REQUIRED WORK
As you reproduce every line below, keep it exactly as written and leave out the images.
=== COLLECTED DATA ===
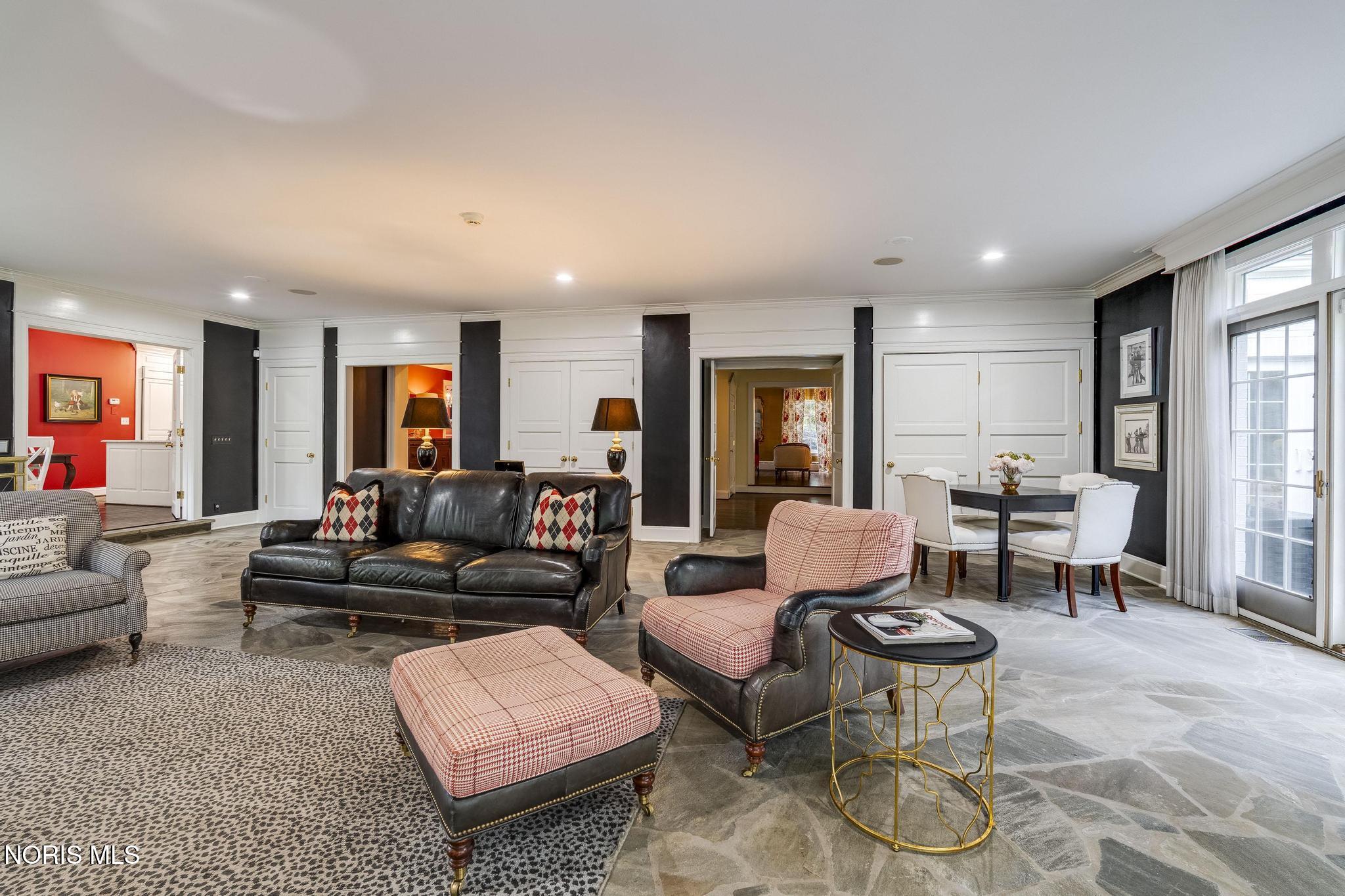 Ottawa Hills, Ohio, 43615, United States, 5 Bedrooms Bedrooms, ,6 BathroomsBathrooms,Residential,Active,2035689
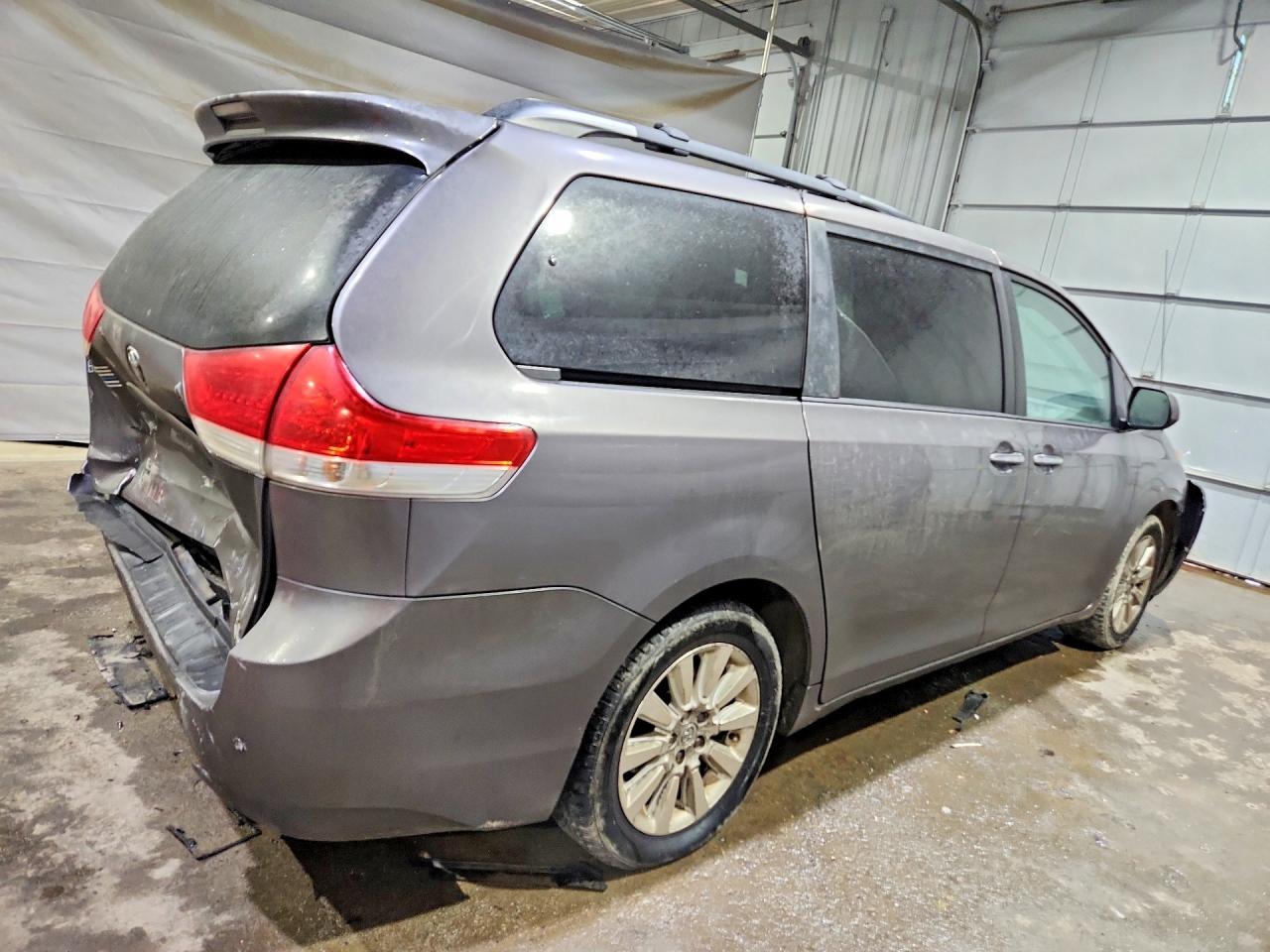 2014 Toyota All models VIN 5TDDK3DCXES087153 photo 3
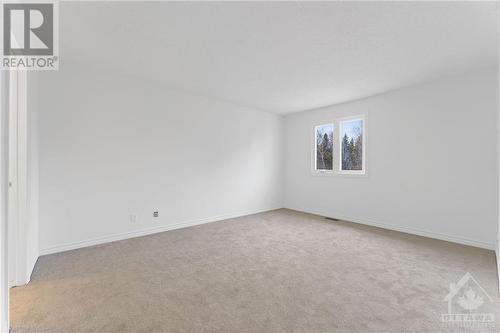 70 Nestow Drive, Ottawa, ON - Indoor Photo Showing Other Room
===
REPLY
 Ottawa Hills, Ohio, 43615, United States, 5 Bedrooms Bedrooms, ,6 BathroomsBathrooms,Residential,Active,2035689
 2014 Toyota All models VIN 5TDDK3DCXES087153 photo 3
 70 Nestow Drive, Ottawa, ON - Indoor Photo Showing Other Room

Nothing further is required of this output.